A known technique to form magnetic devices is to employ planar windings that are formed directly in the buried metallic layers of a PWB. Exemplary magnetic cores that can be used with such structures are “EI” and “EE” core forms, so named for the corresponding shapes of the letters “E” and “I,” and produced by companies such as EPCOS and Philips. To insert and secure such cores to a PWB, apertures with complex and precise shapes must be milled in the PWB. Milling of such apertures in a PWB is generally a more costly mechanical operation than, for example, drilling of holes.
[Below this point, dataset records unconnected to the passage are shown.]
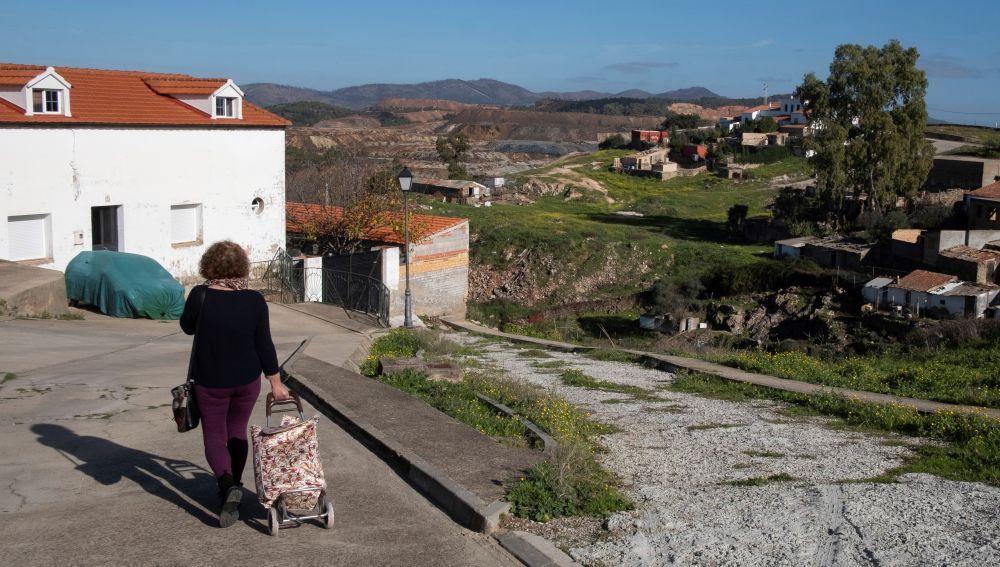 Una mujer camina por el lugar por donde solía salir para practicar deporte la joven zamorana Laura Lelmo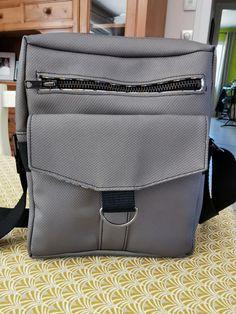 Pochette Jive en toile grise cousue par Sandrine - Patron Sacôtin Backpacks, Bags, Fashion, Sewing, Handkerchief Dress, Canvas, Handbags, Moda, La Mode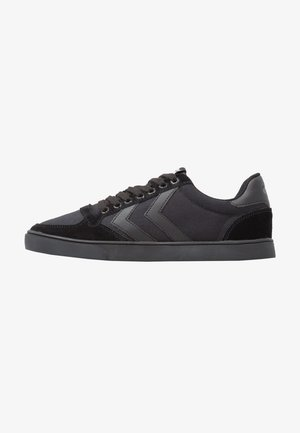 SLIMMER STADIL TONAL LOW - Zapatillas - black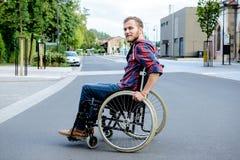 Homme handicapé dans le fauteuil roulant sur la route photos libres de droits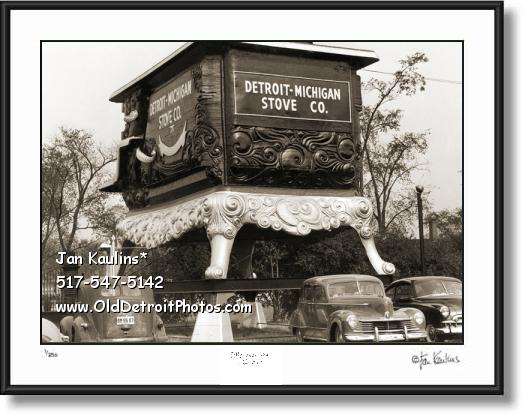 Click on this image to see an enlarged view of WORLD'S LARGEST STOVE DETROIT photo print.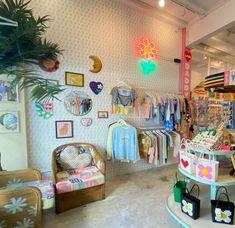 Cute Room Ideas, Boutique Interior, Glam Room, Aesthetic Room Decor, Room Setup, Room Ideas Bedroom, Pink Walls, Office Interiors, Store Design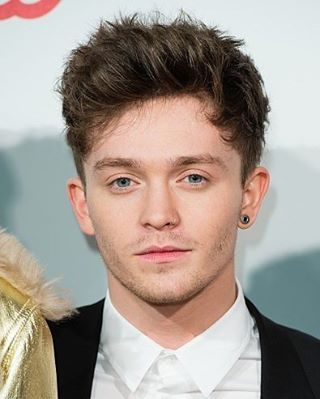 HQ of Connor on the red carpet of the #CapitalJBB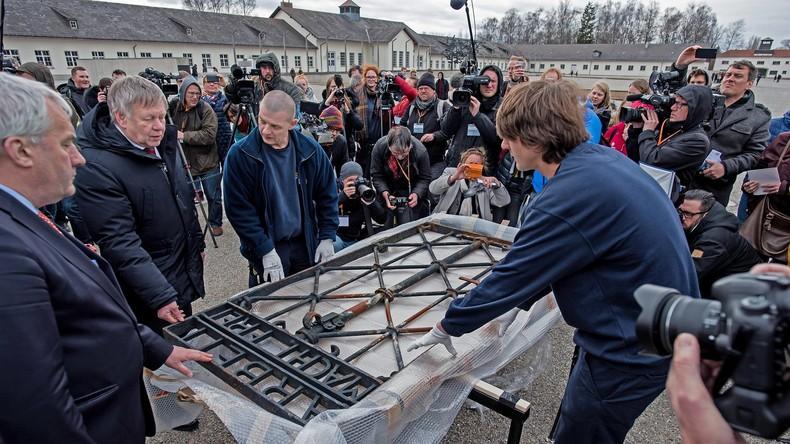 Historisches Tor des früheren KZs Dachau ist wieder zurück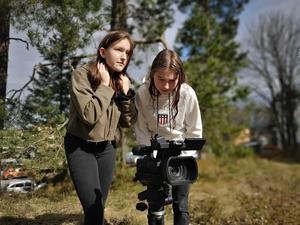 Filminspelning pågår, här VBU-eleverna  Agnes Edlund och Ida Håkansson. Foto: Läsarbild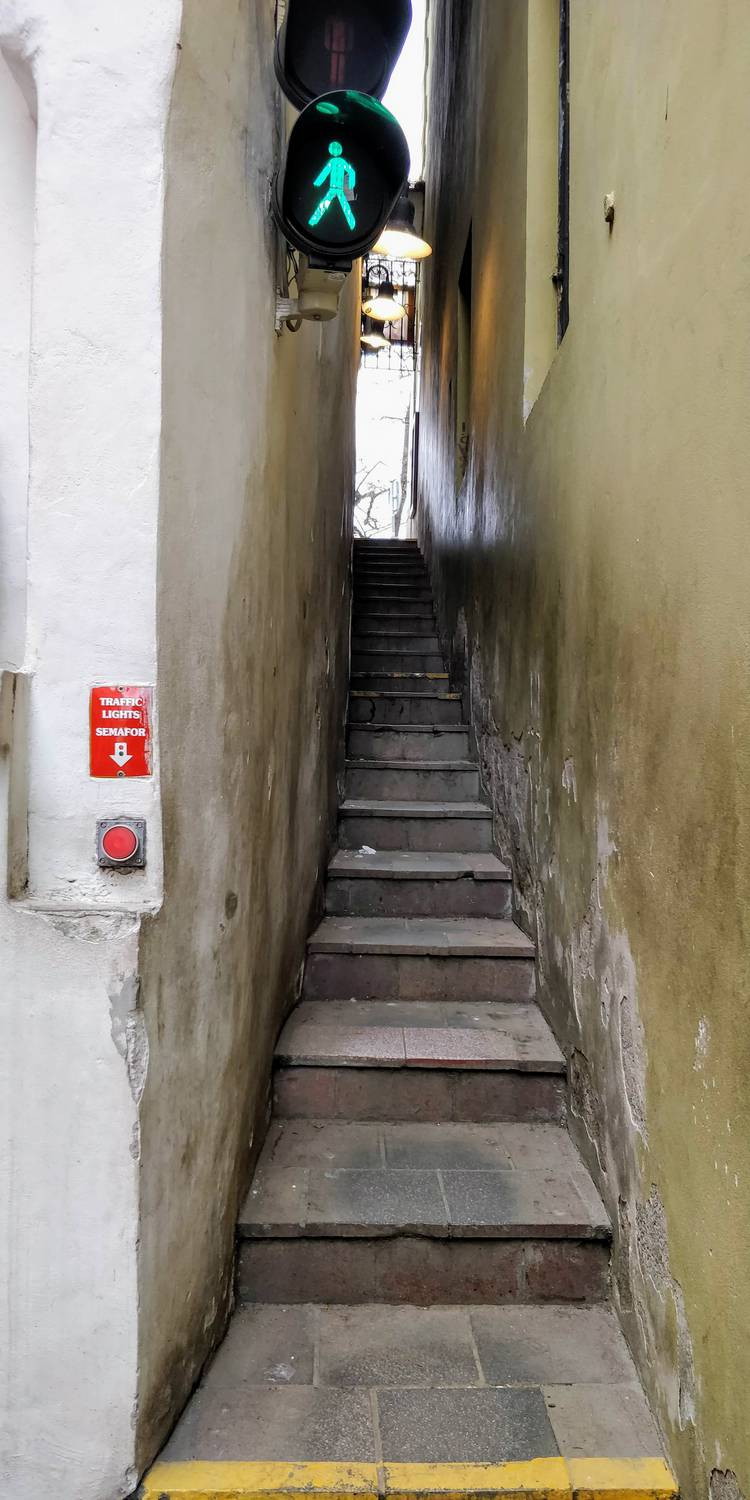 Narrowest street in Prague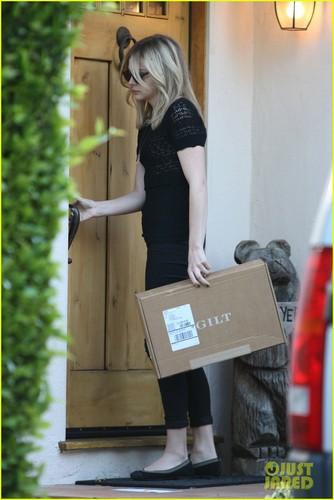 Chloe Moretz: Gilt Arrival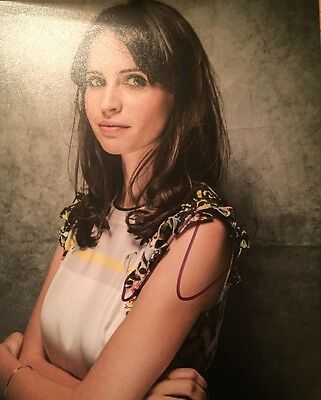 Felicity Jones  ~ HAND SIGNED ~ 10x8 photo ~ Star Wars Rogue One ~ AUTOGRAPH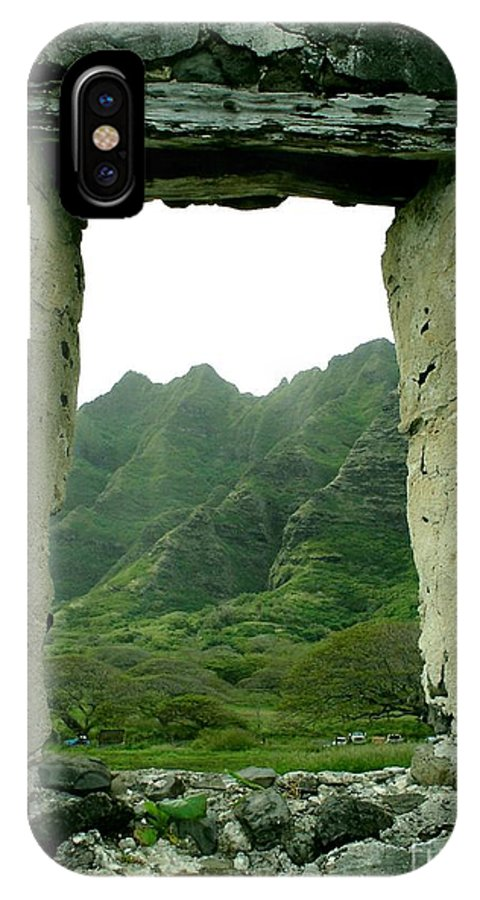 Wondow To Paradise IPhone X Case featuring the photograph Window to Paradise by Chandelle Hazen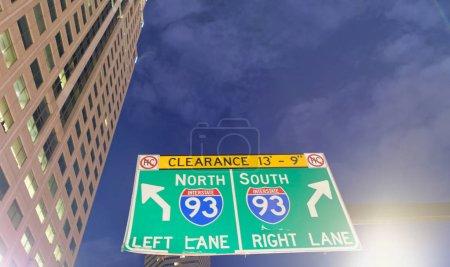 Photo pour Les panneaux de direction Insterstate, concept de trafic et le tourisme. - image libre de droit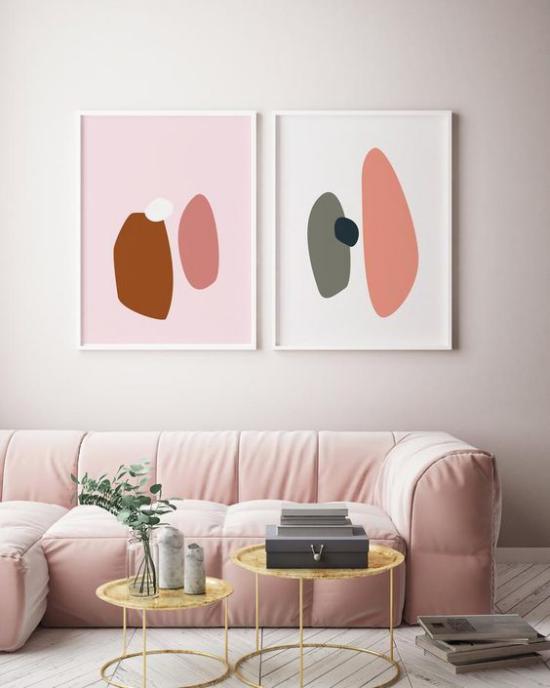 Mehr Farbe ins Interieur bringen rosa Sofa zwei Wandbilder Farbtupfer sehr ansprechende Atmosphäre Wohnzimmer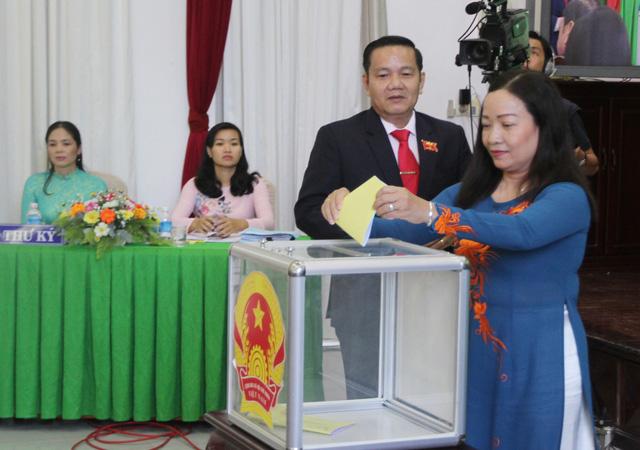 Chủ tịch, phó chủ tịch HĐND TP Cần Thơ đạt 53/53 phiếu tín nhiệm cao - Ảnh 2.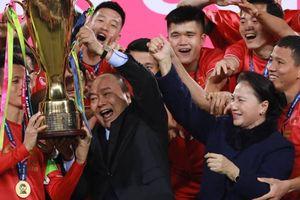 Thủ tướng, Chủ tịch Quốc hội xuống sân mừng ĐT Việt Nam chiến thắng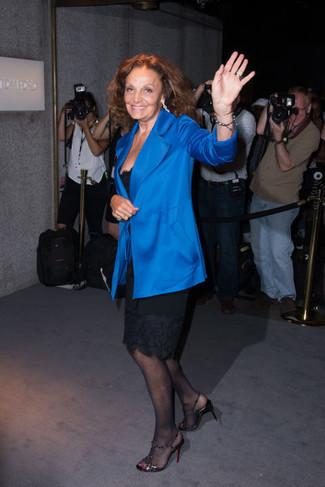 Blazer bleu robe fourreau noire sandales a talons noires large 22647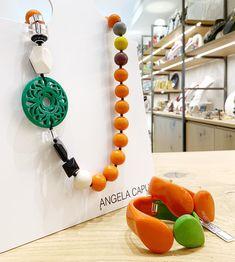 Collana del giorno e bracciali coordinati. 🍊🥭🍉 Tutto di Angela Caputi Giuggiù Via del Giglio 66 | Empoli #design #MadeinItaly…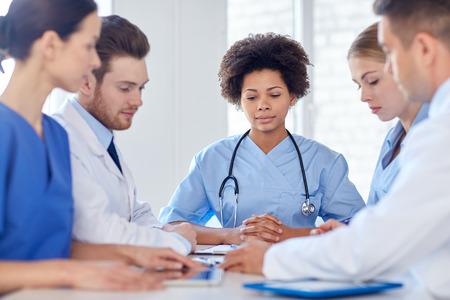 病院、職業、人と医学のコンセプト - 幸せ医師医療オフィスで会議のグループ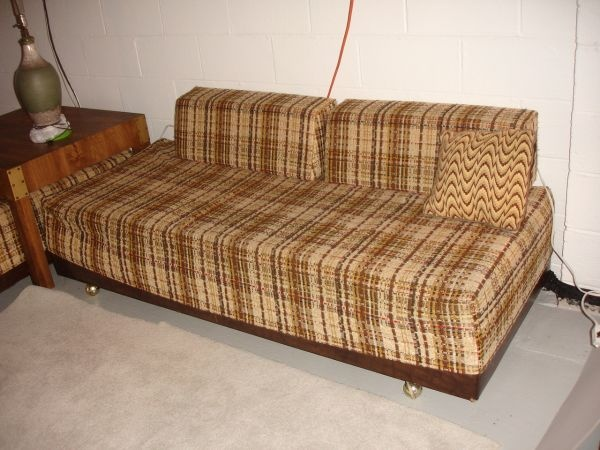 2 Vintage Twin Beds Sofa Calling The Brady Bunch Retro 150 Treasure Hunt In 2018 Pinterest Furniture Daybed And Bed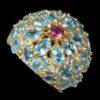 Δαχτυλίδι σε ασήμι 925 με κίτρινο επιχρύσωμα στα 14Κ με τριάντα επτά Τοπάζια Swiss Blue στα 29.80 ct και ένα Ροδολίτη στα 0.40 ct. Οι προελεύσεις των λίθων είναι από την Βραζιλία και την Τανζανία (ΚΩΔ 6683Β)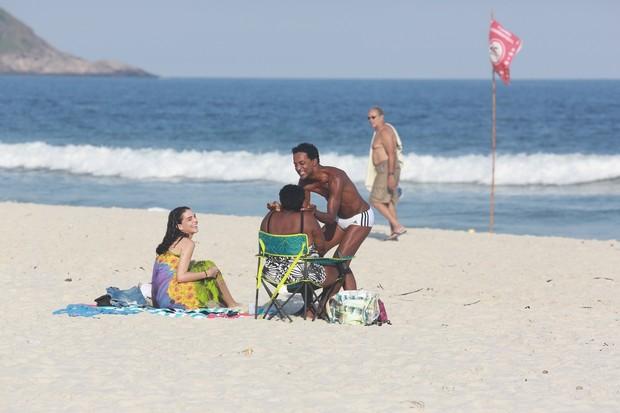 Luís Miranda na praia (Foto: Dilson Silva / Agnews)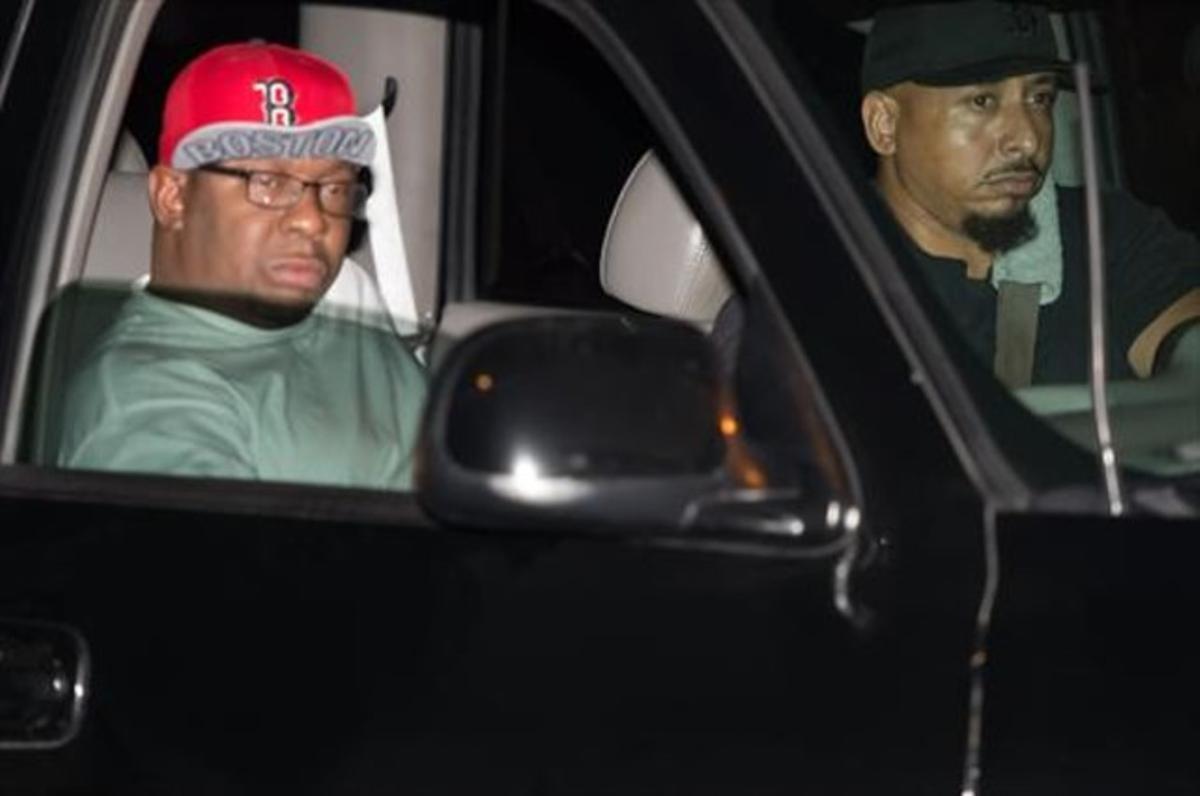 El rapero Bobby Brow, con gorra roja, saliendo del centro donde murió su hija.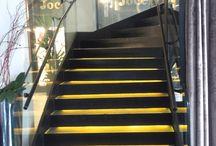 Escalier limons latéraux Elite / Elite lateral beams stairs / . escalier : autoportant droit, quart ou demi tournant . structure : un ou deux limons latéraux en inox ou en acier laqué . marches : verre / bois (chêne, hêtre, ou autre sur demande) / inox / acier laqué . garde-corps : verre / verre et inox / inox / verre et acier laqué / acier laqué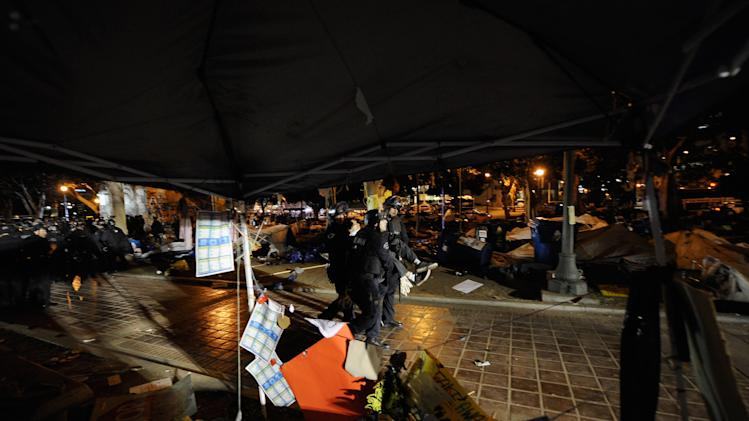 Los Angeles Police Move In To Evict Occupy LA Encampment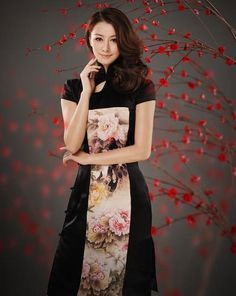 black cheongsam with embroidery flowers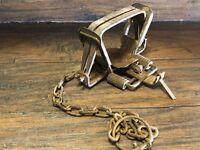 22622 Antique WOODS   Steel #3 Animal  Rustic Vintage Trapper Cabin decor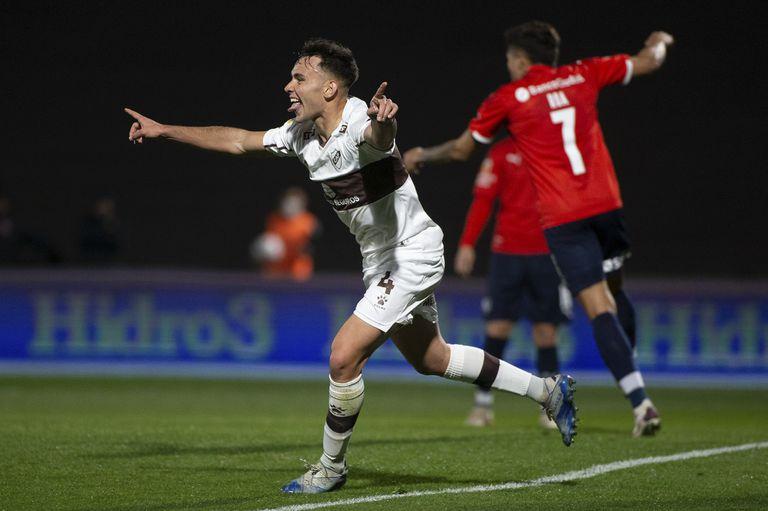 Augusto Schotto festeja el gol de Platense ante Independiente. 31/07/21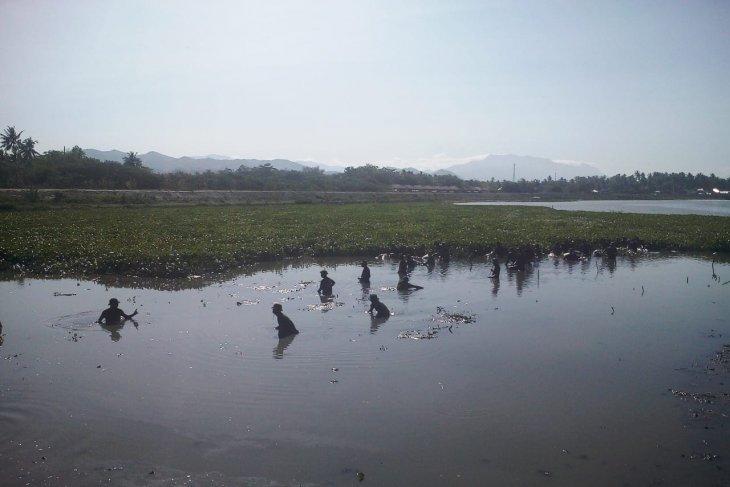 Korem Nani Wartabone Gorontalo lakukan bersih Danau Limboto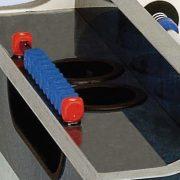 Garlando Olympic Outdoor Münzprüfer-Fußballtisch für draußen mit Glasbedeckung, mit Teleskopstangen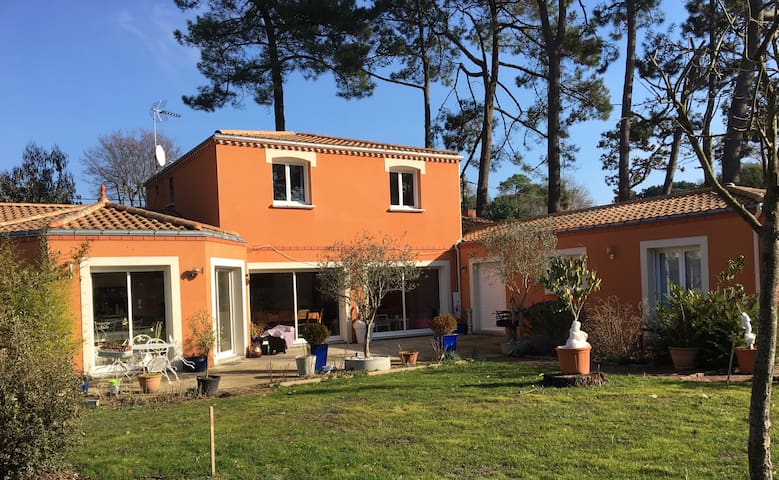 Villa Spacieuse, grand jardin, pisc - Saint-Brevin-les-Pins - Casa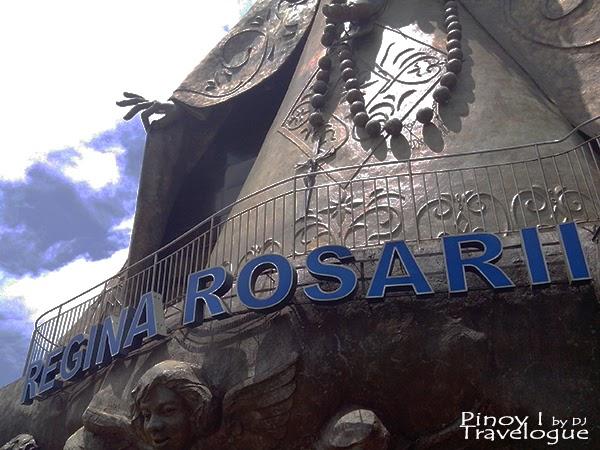 Facade of the Regina Rosarii statue building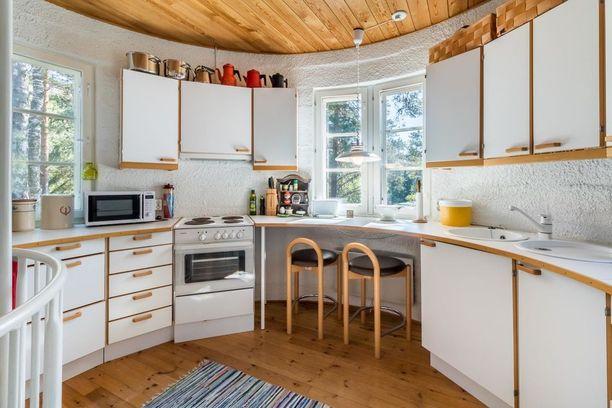 Tornissa on myös pieni keittiö.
Power converters are also manufactured with discrete magnetic devices in an integrated circuit-size (“IC”) package, such as the DCR010505 power converter produced by Texas Instruments, Inc., to achieve a small physical size, as described by Geoff Jones in the paper entitled “Miniature Solutions for Voltage Isolation,” Texas Instruments' Analog Applications Journal, dated 3Q2005, pages 13-17. However, such power converters are generally larger than the needs of the more challenging markets for compact circuit devices, particularly for low power applications, and are produced at costs that do not meet the needs of high-volume production.
To produce inductors and transformers with small dimensions, studies have been undertaken to incorporate buried copper conductors within surrounding layers of a ferromagnetic film, for example, the study described by K. Yamaguchi, et al., in the paper entitled “Characteristic of a Thin Film Microtransformer with Circular Spiral Coils,” published in the IEEE Transaction on Magnetics, Vol. 29, No. 5, September 1993. The fabrication procedure described by Yamaguchi includes depositing a sputtered magnetic film that is then patterned using a photoresist. Copper windings are deposited by an electroplating process to produce a compact magnetic design. However, the overall process is not practical for a high-volume, low-cost production sequence in view of the complexity of the manufacturing steps that are necessary to produce a workable product.
Thus, there is a need for a process and related method to produce a magnetic device with very small physical dimensions that are adaptable to high volume and low cost manufacturing processes to meet the more challenging market needs that lie ahead that avoids the disadvantages of conventional approaches.